##### Supplied data
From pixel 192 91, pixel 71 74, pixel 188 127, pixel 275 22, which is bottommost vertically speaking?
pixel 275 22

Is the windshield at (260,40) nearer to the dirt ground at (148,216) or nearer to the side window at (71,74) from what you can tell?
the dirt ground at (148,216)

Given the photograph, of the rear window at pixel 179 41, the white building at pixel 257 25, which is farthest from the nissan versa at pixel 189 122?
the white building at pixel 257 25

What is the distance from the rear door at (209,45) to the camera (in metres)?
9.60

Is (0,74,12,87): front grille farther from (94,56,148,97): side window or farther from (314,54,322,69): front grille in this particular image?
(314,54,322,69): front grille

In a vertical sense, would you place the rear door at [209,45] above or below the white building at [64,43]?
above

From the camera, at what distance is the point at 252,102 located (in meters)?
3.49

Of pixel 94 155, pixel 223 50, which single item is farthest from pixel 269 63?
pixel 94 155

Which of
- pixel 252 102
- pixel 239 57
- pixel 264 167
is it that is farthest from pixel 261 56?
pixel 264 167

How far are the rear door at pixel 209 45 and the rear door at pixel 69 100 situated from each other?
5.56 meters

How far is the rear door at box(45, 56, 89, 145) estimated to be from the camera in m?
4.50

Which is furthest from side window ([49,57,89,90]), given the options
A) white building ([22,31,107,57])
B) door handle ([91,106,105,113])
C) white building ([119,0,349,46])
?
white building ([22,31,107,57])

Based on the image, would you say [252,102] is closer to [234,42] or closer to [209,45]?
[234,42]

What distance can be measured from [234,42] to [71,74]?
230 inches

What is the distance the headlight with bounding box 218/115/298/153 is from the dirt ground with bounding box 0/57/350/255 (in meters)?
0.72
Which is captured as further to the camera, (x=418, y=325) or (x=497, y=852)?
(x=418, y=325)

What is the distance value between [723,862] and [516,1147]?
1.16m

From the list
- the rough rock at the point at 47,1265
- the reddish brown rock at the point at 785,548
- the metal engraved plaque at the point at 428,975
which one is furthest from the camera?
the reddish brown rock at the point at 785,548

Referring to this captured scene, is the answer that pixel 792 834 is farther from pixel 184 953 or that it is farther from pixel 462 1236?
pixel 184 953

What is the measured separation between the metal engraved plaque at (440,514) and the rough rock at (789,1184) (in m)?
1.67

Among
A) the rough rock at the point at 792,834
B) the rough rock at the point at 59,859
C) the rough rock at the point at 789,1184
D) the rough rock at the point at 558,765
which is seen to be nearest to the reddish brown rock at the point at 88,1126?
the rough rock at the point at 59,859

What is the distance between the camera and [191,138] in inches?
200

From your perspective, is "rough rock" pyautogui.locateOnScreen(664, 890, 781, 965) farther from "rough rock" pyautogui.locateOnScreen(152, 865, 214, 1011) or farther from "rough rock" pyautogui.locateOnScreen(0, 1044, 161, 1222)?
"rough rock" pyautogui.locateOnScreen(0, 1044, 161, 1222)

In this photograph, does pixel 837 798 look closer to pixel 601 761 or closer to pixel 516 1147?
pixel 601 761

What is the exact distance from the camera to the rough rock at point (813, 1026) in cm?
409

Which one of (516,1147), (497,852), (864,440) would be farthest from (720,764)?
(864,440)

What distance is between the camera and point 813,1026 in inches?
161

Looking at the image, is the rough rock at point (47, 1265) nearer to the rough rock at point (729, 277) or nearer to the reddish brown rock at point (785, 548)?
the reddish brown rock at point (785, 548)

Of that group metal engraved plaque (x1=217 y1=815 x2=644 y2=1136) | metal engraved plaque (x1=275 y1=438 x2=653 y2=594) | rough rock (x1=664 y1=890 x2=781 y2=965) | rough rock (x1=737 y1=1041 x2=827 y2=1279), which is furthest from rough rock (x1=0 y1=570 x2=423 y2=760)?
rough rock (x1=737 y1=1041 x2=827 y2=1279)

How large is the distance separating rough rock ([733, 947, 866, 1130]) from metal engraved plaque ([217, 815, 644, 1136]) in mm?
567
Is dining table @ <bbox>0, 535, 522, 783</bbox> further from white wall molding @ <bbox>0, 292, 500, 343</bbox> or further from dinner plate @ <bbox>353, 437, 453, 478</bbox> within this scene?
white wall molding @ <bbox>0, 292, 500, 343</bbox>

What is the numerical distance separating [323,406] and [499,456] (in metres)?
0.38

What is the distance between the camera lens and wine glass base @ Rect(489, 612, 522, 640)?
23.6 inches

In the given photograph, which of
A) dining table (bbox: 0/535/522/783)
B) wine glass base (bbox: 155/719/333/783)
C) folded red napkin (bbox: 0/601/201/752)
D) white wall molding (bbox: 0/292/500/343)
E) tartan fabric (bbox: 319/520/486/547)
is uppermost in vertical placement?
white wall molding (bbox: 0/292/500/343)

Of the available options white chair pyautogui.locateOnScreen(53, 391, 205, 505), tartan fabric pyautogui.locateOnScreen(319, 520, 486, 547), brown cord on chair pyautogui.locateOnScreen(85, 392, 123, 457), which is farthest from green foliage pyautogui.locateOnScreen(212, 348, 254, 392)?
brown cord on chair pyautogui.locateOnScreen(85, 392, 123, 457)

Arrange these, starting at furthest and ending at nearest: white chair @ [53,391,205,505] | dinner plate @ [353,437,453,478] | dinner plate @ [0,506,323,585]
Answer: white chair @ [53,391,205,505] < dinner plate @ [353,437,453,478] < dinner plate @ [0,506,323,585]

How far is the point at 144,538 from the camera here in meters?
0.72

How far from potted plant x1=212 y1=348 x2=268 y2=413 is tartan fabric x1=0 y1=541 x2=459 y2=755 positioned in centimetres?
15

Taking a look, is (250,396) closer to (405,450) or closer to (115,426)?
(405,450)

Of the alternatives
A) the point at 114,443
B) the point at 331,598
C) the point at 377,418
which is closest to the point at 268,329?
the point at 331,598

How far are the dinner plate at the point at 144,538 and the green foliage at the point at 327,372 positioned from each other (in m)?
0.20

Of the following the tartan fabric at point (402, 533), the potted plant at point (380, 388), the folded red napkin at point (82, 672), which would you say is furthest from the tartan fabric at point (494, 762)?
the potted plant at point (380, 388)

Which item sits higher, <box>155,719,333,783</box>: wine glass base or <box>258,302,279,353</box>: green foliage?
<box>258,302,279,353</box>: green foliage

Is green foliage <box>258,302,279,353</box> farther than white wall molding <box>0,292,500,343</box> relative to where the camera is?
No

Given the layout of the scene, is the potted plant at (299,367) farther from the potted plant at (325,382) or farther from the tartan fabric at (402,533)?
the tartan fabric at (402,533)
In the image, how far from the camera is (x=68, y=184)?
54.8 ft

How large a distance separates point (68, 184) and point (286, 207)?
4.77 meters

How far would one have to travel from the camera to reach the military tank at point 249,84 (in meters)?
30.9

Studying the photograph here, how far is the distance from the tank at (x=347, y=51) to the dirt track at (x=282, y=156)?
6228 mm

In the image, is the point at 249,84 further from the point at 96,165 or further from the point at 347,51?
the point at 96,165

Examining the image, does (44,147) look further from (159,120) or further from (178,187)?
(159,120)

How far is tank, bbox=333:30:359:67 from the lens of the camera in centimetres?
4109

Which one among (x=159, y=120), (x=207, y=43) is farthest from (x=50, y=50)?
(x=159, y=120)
##########
→ **Brief**:
Your task is to extract all of the records exactly.

→ **Response**:
From pixel 192 91, pixel 71 74, pixel 188 127, pixel 275 22, which is bottommost vertically speaking?
pixel 275 22

Is the windshield at (260,40) nearer to the dirt ground at (148,216) or nearer to the side window at (71,74) from what you can tell?
the dirt ground at (148,216)

Given the photograph, of the rear window at pixel 179 41, the white building at pixel 257 25, which is farthest from the nissan versa at pixel 189 122?
the white building at pixel 257 25

What is the distance from the rear door at (209,45) to the camera (in metres)?
9.60

Is (0,74,12,87): front grille farther from (94,56,148,97): side window or farther from (314,54,322,69): front grille in this particular image?
(314,54,322,69): front grille

In a vertical sense, would you place the rear door at [209,45] above or below the white building at [64,43]?
above

From the camera, at what distance is the point at 252,102 located (in meters)?
3.49

Of pixel 94 155, pixel 223 50, which single item is farthest from pixel 269 63?
pixel 94 155

Which of
- pixel 252 102
- pixel 239 57
- pixel 264 167
is it that is farthest from pixel 261 56?
pixel 264 167

How far are the rear door at pixel 209 45 and the rear door at pixel 69 100 situated from each other?
5.56 meters

How far is the rear door at box(45, 56, 89, 145) estimated to be from the camera in m?
4.50

Which is furthest from side window ([49,57,89,90]), given the options
A) white building ([22,31,107,57])
B) door handle ([91,106,105,113])
C) white building ([119,0,349,46])
?
white building ([22,31,107,57])

Based on the image, would you say [252,102] is closer to [234,42] or closer to [209,45]?
[234,42]

What distance can be measured from [234,42] to [71,74]?
230 inches

What is the distance the headlight with bounding box 218/115/298/153 is from the dirt ground with bounding box 0/57/350/255 (in meters)?
0.72
Which is captured as further to the camera, (x=418, y=325) or (x=497, y=852)?
(x=418, y=325)

What is the distance value between [723,862] and [516,1147]?
1.16m

From the list
- the rough rock at the point at 47,1265
- the reddish brown rock at the point at 785,548
- the metal engraved plaque at the point at 428,975
which one is furthest from the camera?
the reddish brown rock at the point at 785,548

Referring to this captured scene, is the answer that pixel 792 834 is farther from pixel 184 953 or that it is farther from pixel 462 1236?
pixel 184 953

What is the measured separation between the metal engraved plaque at (440,514) and the rough rock at (789,1184) (in m)?
1.67

Among
A) the rough rock at the point at 792,834
B) the rough rock at the point at 59,859
C) the rough rock at the point at 789,1184
D) the rough rock at the point at 558,765
which is seen to be nearest to the reddish brown rock at the point at 88,1126?
the rough rock at the point at 59,859

What is the distance between the camera and [191,138] in inches?
200

From your perspective, is "rough rock" pyautogui.locateOnScreen(664, 890, 781, 965) farther from "rough rock" pyautogui.locateOnScreen(152, 865, 214, 1011) or farther from "rough rock" pyautogui.locateOnScreen(0, 1044, 161, 1222)?
"rough rock" pyautogui.locateOnScreen(0, 1044, 161, 1222)

In this photograph, does pixel 837 798 look closer to pixel 601 761 or closer to pixel 516 1147?
pixel 601 761

What is the exact distance from the camera to the rough rock at point (813, 1026) in cm?
409

Which one of (516,1147), (497,852), (864,440) would be farthest from (720,764)?
(864,440)

What distance is between the camera and point 813,1026 in inches?
161

Looking at the image, is the rough rock at point (47, 1265) nearer to the rough rock at point (729, 277) or nearer to the reddish brown rock at point (785, 548)?
the reddish brown rock at point (785, 548)

Of that group metal engraved plaque (x1=217 y1=815 x2=644 y2=1136) | metal engraved plaque (x1=275 y1=438 x2=653 y2=594) | rough rock (x1=664 y1=890 x2=781 y2=965) | rough rock (x1=737 y1=1041 x2=827 y2=1279), which is furthest from rough rock (x1=0 y1=570 x2=423 y2=760)?
rough rock (x1=737 y1=1041 x2=827 y2=1279)

How large is the distance separating rough rock ([733, 947, 866, 1130]) from metal engraved plaque ([217, 815, 644, 1136]) in mm?
567
Is dining table @ <bbox>0, 535, 522, 783</bbox> further from white wall molding @ <bbox>0, 292, 500, 343</bbox> or further from dinner plate @ <bbox>353, 437, 453, 478</bbox> within this scene?
white wall molding @ <bbox>0, 292, 500, 343</bbox>

What is the numerical distance separating [323,406] and [499,456] (in metres)?
0.38

What is the distance between the camera lens and wine glass base @ Rect(489, 612, 522, 640)?
23.6 inches

In the given photograph, which of
A) dining table (bbox: 0/535/522/783)
B) wine glass base (bbox: 155/719/333/783)
C) folded red napkin (bbox: 0/601/201/752)
D) white wall molding (bbox: 0/292/500/343)
E) tartan fabric (bbox: 319/520/486/547)
is uppermost in vertical placement?
white wall molding (bbox: 0/292/500/343)

Of the available options white chair pyautogui.locateOnScreen(53, 391, 205, 505), tartan fabric pyautogui.locateOnScreen(319, 520, 486, 547), brown cord on chair pyautogui.locateOnScreen(85, 392, 123, 457), which is farthest from green foliage pyautogui.locateOnScreen(212, 348, 254, 392)?
brown cord on chair pyautogui.locateOnScreen(85, 392, 123, 457)

Arrange these, starting at furthest and ending at nearest: white chair @ [53,391,205,505] | dinner plate @ [353,437,453,478] | dinner plate @ [0,506,323,585]
Answer: white chair @ [53,391,205,505] < dinner plate @ [353,437,453,478] < dinner plate @ [0,506,323,585]

How far is the point at 144,538 from the camera here in meters?
0.72

How far from potted plant x1=212 y1=348 x2=268 y2=413 is tartan fabric x1=0 y1=541 x2=459 y2=755 positioned in centimetres?
15

Taking a look, is (250,396) closer to (405,450) or closer to (115,426)?
(405,450)

Of the alternatives
A) the point at 114,443
B) the point at 331,598
C) the point at 377,418
which is closest to the point at 268,329?
the point at 331,598

How far are the dinner plate at the point at 144,538 and the green foliage at the point at 327,372 positioned from each other (in m)?
0.20

Of the following the tartan fabric at point (402, 533), the potted plant at point (380, 388), the folded red napkin at point (82, 672), which would you say is furthest from the tartan fabric at point (494, 762)?
the potted plant at point (380, 388)

Which item sits higher, <box>155,719,333,783</box>: wine glass base or <box>258,302,279,353</box>: green foliage?
<box>258,302,279,353</box>: green foliage

Is green foliage <box>258,302,279,353</box> farther than white wall molding <box>0,292,500,343</box> relative to where the camera is?
No

Given the layout of the scene, is the potted plant at (299,367) farther from the potted plant at (325,382) or farther from the tartan fabric at (402,533)?
the tartan fabric at (402,533)
In the image, how far from the camera is (x=68, y=184)?
54.8 ft

How large a distance separates point (68, 184) and point (286, 207)?
4.77 meters

How far would one have to travel from the camera to reach the military tank at point 249,84 (in meters)?
30.9

Studying the photograph here, how far is the distance from the tank at (x=347, y=51) to the dirt track at (x=282, y=156)?
6228 mm

In the image, is the point at 249,84 further from the point at 96,165 or further from the point at 347,51?
the point at 96,165

Examining the image, does (44,147) look further from (159,120) or further from (178,187)?
(159,120)

How far is tank, bbox=333:30:359:67 from the lens of the camera in centimetres?
4109

Which one among (x=159, y=120), (x=207, y=43) is farthest from (x=50, y=50)?
(x=159, y=120)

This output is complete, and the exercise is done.